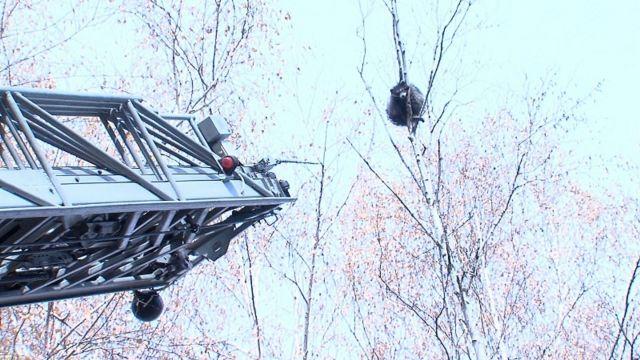 В Пятигорске забравшегося на дерево енота снимали с помощью вышки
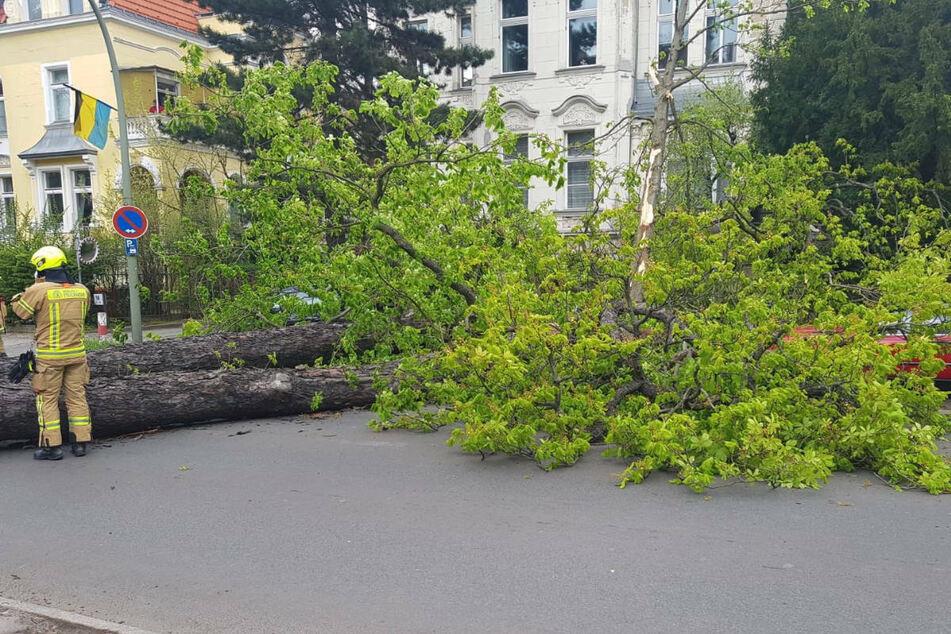 Berlin: Bäume stürzen auf Autos: Dutzende Sturmeinsätze für Berliner Feuerwehr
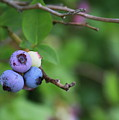 Blueberries On The Vine 4 by Cathy Lindsey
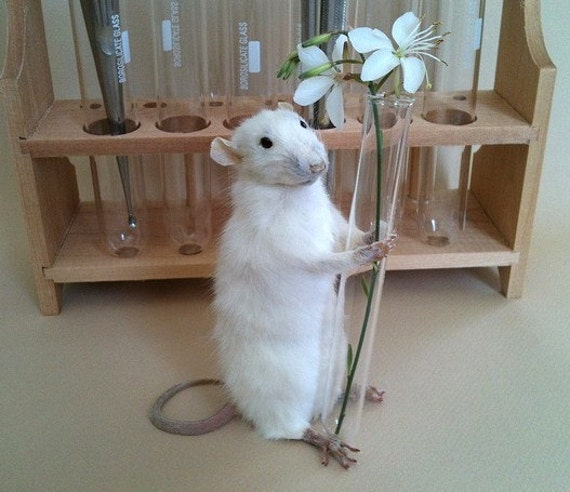 Taxidermy Lab Rat Vase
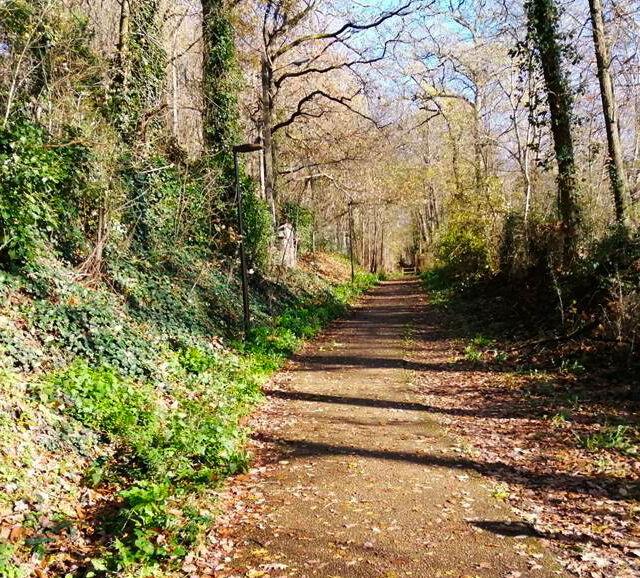Chemin de Moulon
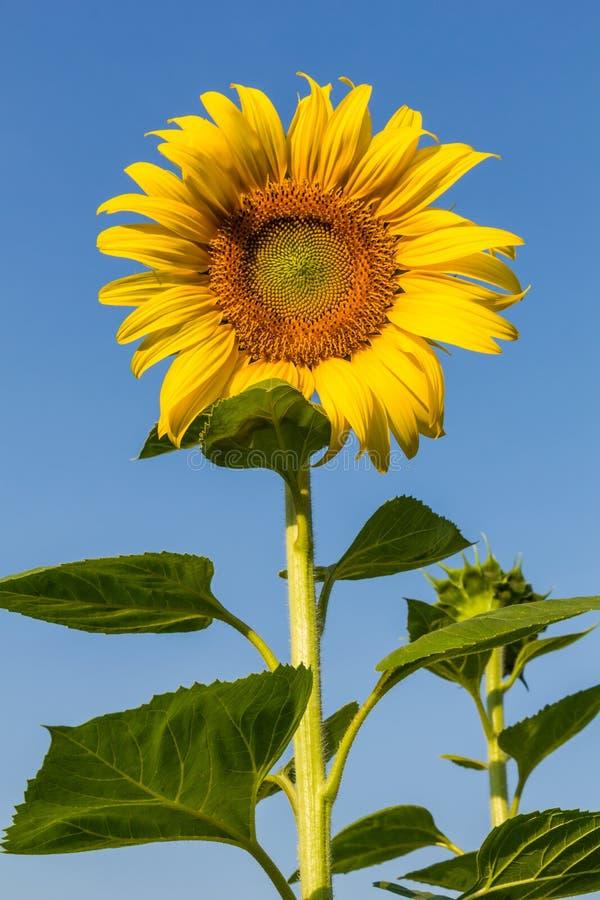 Solen blommar med blå himmel arkivfoton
◇ ◇ ◇
Return every entry above exactly as written, with no pictures included.

 В Пятигорске забравшегося на дерево енота снимали с помощью вышки
 Berlin: Bäume stürzen auf Autos: Dutzende Sturmeinsätze für Berliner Feuerwehr
 Blueberries On The Vine 4 by Cathy Lindsey
 Taxidermy Lab Rat Vase
Chemin de Moulon
 Solen blommar med blå himmel arkivfoton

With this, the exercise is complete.